As everyone knows, Zambia has in recent years, experienced huge capital inflows resulting from the expansionary monetary policies of our governments. These capital inflows are both good and potentially bad. Many countries that experienced similar inflows, adopted prudential capital controls to reduce the risk of financial crisis and prevent the associated externalities such as currency collapse. Prudential capital controls is a process where a country regulates its capital account inflows to mitigate systemic risk, reduce business cycle volatility, increase macro stability and enhance social welfare of the people.

Prudential capital controls are necessary for Zambia. The doctrine of free capital movement as demanded by right wing ideologists does not correlate positively with economic growth. That is why Joseph Stigliz and his colleagues have written to President Obama to repeal he law in America the punishes those nations that adopt capital controls.

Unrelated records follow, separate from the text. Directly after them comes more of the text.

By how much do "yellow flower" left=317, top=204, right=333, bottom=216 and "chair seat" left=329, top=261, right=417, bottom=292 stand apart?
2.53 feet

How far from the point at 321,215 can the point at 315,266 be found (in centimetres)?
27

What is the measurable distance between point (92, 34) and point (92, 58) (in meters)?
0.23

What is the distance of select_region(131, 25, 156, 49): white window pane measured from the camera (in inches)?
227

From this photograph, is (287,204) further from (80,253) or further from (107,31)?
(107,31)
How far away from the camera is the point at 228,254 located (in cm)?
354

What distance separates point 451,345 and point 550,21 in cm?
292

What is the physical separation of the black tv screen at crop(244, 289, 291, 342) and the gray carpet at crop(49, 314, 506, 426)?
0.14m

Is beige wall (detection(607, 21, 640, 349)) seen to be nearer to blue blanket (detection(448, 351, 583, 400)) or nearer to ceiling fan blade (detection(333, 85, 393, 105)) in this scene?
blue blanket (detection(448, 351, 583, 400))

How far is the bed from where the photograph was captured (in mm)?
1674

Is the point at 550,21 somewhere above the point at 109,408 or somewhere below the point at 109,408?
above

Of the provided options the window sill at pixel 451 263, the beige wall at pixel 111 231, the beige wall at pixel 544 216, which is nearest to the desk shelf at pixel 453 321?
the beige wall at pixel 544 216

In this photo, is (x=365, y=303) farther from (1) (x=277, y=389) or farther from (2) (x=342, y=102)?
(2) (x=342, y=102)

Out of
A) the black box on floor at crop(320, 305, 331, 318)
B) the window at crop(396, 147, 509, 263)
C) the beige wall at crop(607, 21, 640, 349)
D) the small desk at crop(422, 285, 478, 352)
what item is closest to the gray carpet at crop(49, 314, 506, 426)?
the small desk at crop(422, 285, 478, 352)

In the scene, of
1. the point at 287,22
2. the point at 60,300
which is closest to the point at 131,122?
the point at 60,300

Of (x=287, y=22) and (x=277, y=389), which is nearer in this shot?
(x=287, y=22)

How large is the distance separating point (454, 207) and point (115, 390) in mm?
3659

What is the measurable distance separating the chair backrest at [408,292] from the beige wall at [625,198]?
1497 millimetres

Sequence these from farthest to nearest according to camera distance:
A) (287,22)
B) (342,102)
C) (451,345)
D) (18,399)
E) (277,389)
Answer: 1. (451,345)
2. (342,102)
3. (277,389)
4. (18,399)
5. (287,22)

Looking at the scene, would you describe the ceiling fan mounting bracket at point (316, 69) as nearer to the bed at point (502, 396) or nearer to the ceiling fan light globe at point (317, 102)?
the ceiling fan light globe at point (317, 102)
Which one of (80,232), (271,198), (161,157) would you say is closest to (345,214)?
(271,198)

Capital controls as India and China have shown, are a progressive policy paradigm as for instance, by limiting Zambians to own foreign assets, this would ensure that domestic credit is available more cheaply and Zambian businessmen would have an inexpensive source of loans.

Large uncontrolled capital inflows and unabated outflows mostly as illicit outflows as Zambia has experienced in recent years have damaged our country’s economic development. The inflows have become loans dominated in forex and the repayments will be very expensive as our Kwacha continues to depreciate. This is what is called the “original sin”- a situation where our country will not be able to borrow abroad in our Kwacha or to borrow long-term even domestically. The illicit outflows is known as capital flight where companies instead of exporting only dividends earned also are allowed uncleverly, to export all their gross earnings everyday.